WORK INSTRUCTIONS.
Collect all lines from the records below that include the word "site".

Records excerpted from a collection
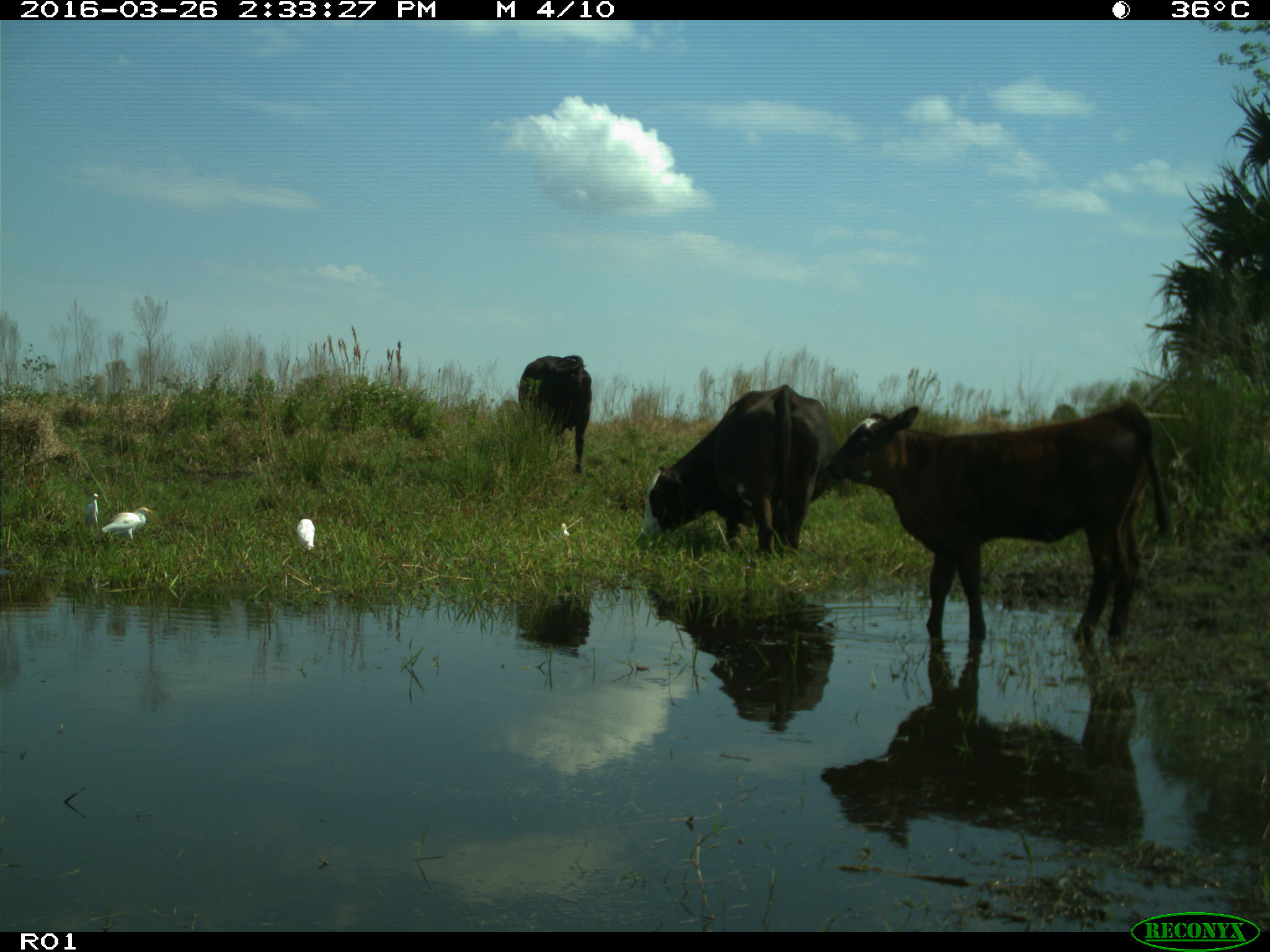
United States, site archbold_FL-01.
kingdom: Animalia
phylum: Chordata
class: Mammalia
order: Artiodactyla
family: Bovidae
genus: Bos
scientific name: Bos taurus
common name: domestic cow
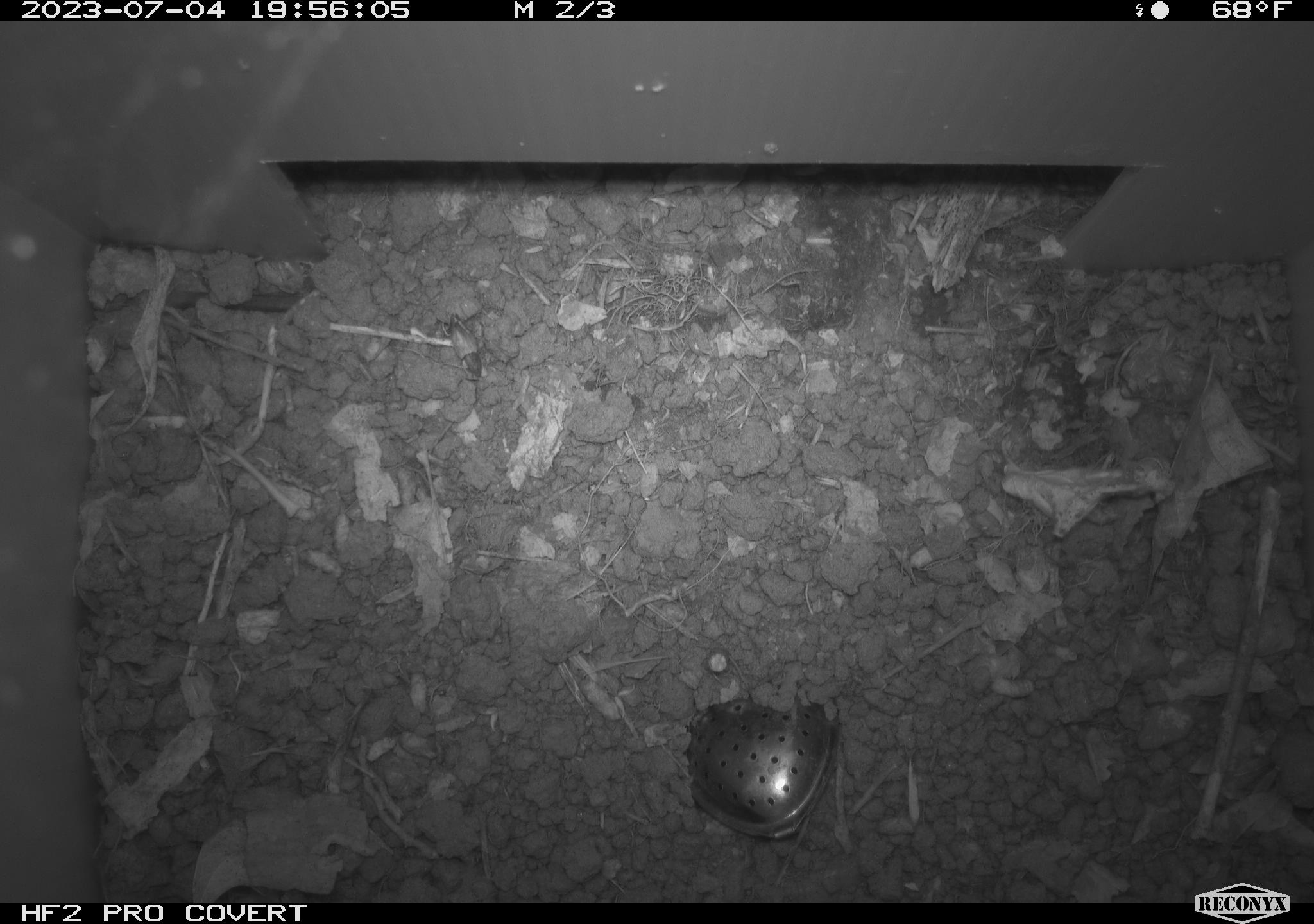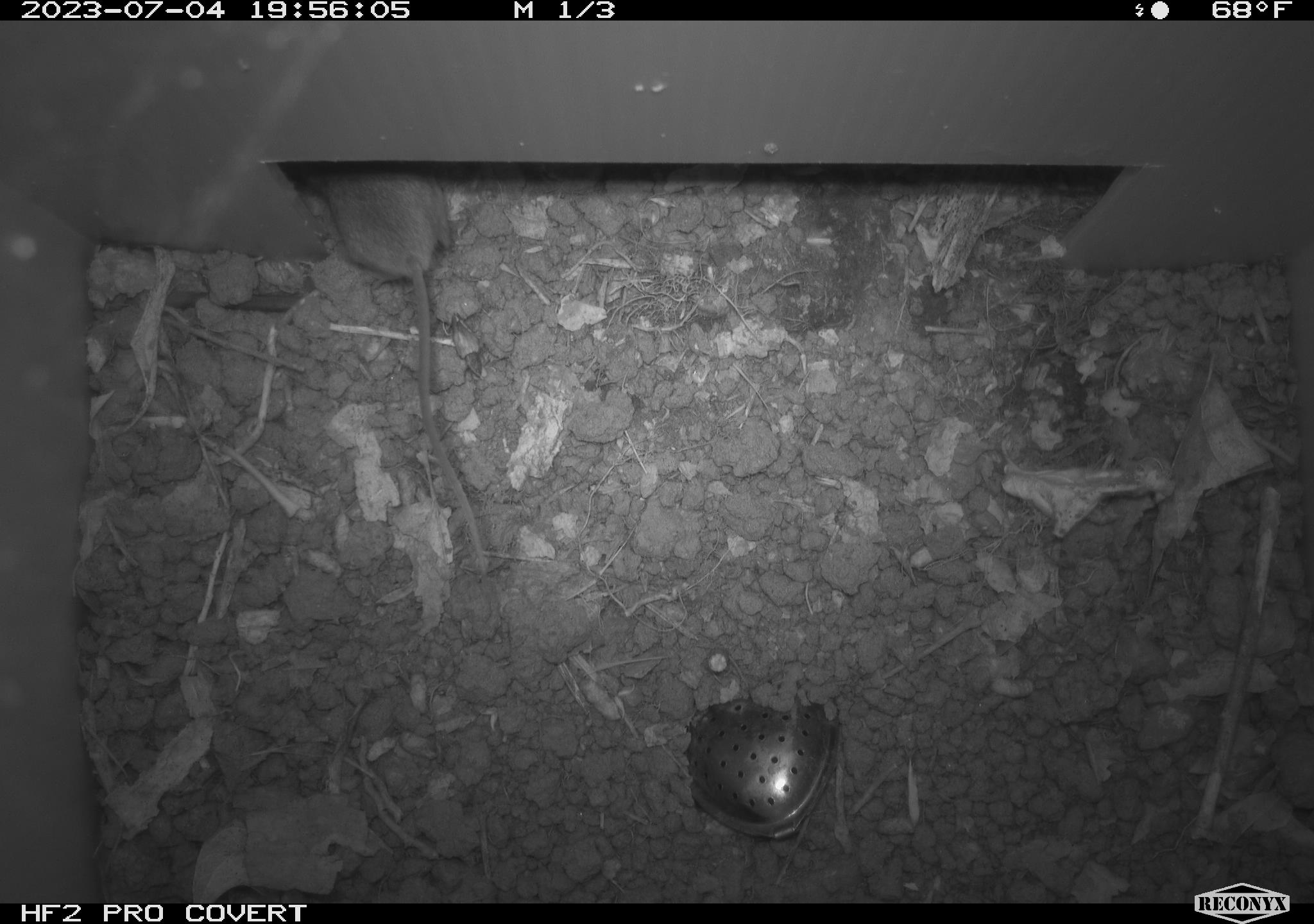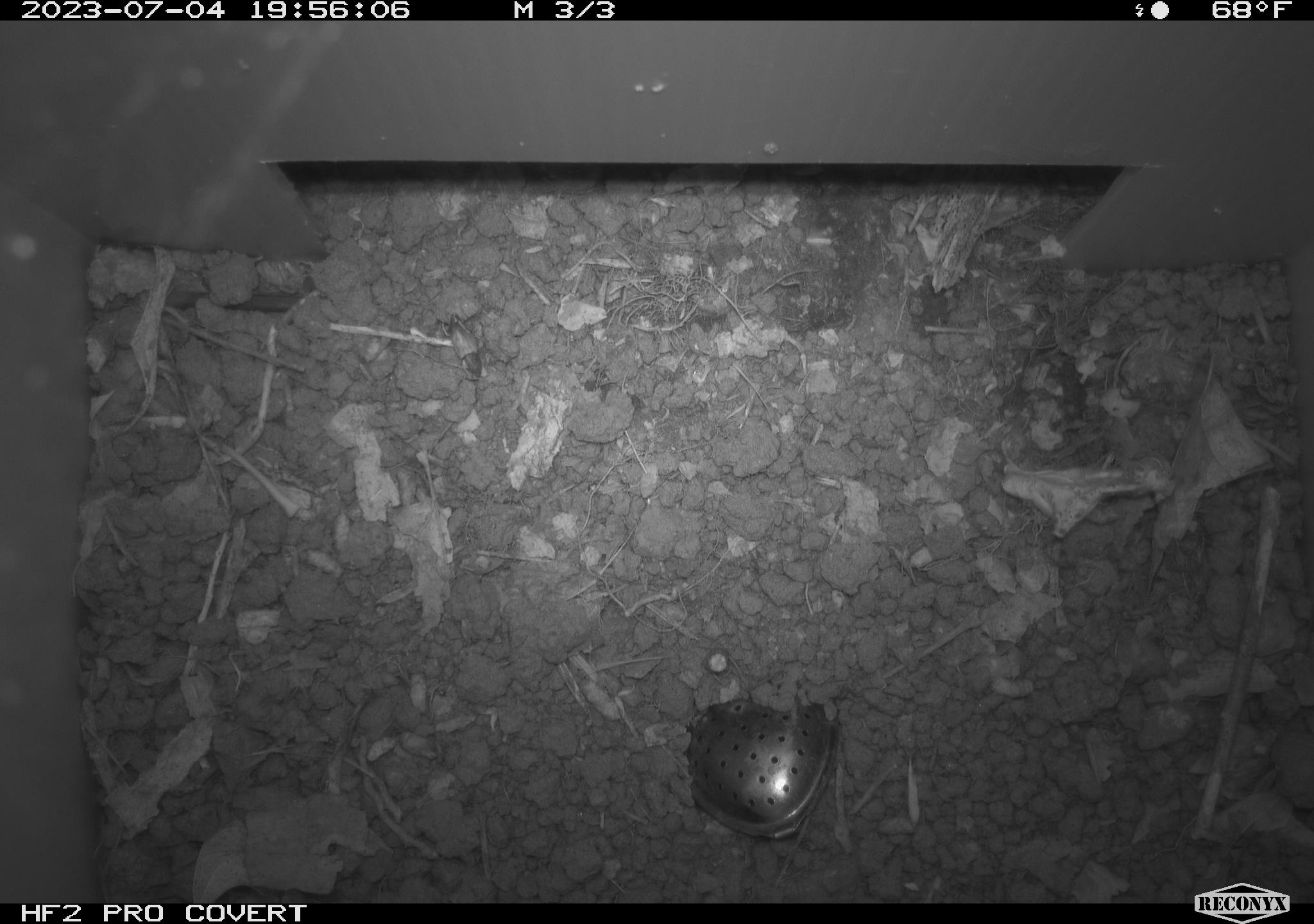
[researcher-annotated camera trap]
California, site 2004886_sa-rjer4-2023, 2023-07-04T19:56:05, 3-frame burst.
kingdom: Animalia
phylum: Chordata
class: Mammalia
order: Rodentia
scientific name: Rodentia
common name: mouse species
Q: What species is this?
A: Mouse species (Rodentia).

SOLUTION FOR THIS EXERCISE.
United States, site archbold_FL-01.
California, site 2004886_sa-rjer4-2023, 2023-07-04T19:56:05, 3-frame burst.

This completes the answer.